As India’s Department of Telecom (DoT) considers proposals that could ease the stress on operators of spectrum auction payments, Reliance Jio is again arguing against a call connect charges review.
Indian press reports indicate that the DoT is likely to discuss with the Department of Financial Services (DFS) an industry proposal for a two-year moratorium on spectrum auction payments, with it is hoped, support from public sector banks.
Two of the three main operators, Bharti Airtel and Vodafone Idea, have been insisting that present spectrum prices, licence fees and spectrum usage charges were likely to be unsustainable, and ministers have indicated that they are considering concessions.
In any case, with the planned deferral of the 5G auctions from before the end of this calendar year to before the end of the financial year there may be time to adjust the rules.
But that’s not the only regulatory issue the Indian government is dealing with.

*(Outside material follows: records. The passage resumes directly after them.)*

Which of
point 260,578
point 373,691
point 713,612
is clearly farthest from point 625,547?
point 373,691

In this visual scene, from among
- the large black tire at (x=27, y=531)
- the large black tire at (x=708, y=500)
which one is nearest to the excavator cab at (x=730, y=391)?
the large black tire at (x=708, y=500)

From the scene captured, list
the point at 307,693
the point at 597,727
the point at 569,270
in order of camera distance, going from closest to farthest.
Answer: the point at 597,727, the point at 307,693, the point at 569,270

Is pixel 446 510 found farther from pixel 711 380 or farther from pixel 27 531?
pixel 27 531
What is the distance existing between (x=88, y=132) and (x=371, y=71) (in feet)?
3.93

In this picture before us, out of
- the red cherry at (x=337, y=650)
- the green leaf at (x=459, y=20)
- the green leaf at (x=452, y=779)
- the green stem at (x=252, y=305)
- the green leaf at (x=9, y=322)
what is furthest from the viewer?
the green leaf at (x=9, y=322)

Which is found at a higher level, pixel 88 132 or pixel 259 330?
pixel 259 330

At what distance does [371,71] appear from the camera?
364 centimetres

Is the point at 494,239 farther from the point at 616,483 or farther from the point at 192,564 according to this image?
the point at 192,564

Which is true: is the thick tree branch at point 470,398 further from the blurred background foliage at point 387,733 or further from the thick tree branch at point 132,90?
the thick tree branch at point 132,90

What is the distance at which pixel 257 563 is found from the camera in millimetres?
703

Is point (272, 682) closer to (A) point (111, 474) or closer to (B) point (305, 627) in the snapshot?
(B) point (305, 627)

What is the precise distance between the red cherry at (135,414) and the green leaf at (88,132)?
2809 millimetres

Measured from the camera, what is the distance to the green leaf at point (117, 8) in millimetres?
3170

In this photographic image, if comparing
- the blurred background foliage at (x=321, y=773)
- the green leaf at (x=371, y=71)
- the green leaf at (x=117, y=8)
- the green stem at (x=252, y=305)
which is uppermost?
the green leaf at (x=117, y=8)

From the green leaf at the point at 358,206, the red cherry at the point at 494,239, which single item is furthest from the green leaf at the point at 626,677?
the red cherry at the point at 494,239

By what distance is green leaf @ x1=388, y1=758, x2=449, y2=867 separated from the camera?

Reliance Jio has launched yet another attack on Telecom Regulatory Authority of India (TRAI) policy, suggesting that a review of call connect charges sabotages the prime minister's vision for Digital India, a campaign launched in 2015 to ensure that government services are made available to citizens electronically through improved online infrastructure and increased internet connectivity.
Interconnect usage charges (IUC) were supposedly going to be scrapped by early 2020, but this is now uncertain. The IUC is a cost paid by one mobile operator to another when a customer makes an outgoing mobile call to another operator’s customer.
In an official response to the TRAI on the IUC matter, terms like ‘arbitrary’, ‘unwarranted’, and ‘anti-poor’ were used by Jio in what is becoming a lively debate.
Reliance Jio’s rivals don’t seem to want the charges scrapped, and the operator has made it clear that it disapproves of a consultation paper that, it says, “protects and perpetuates the vested interests” of its competitors.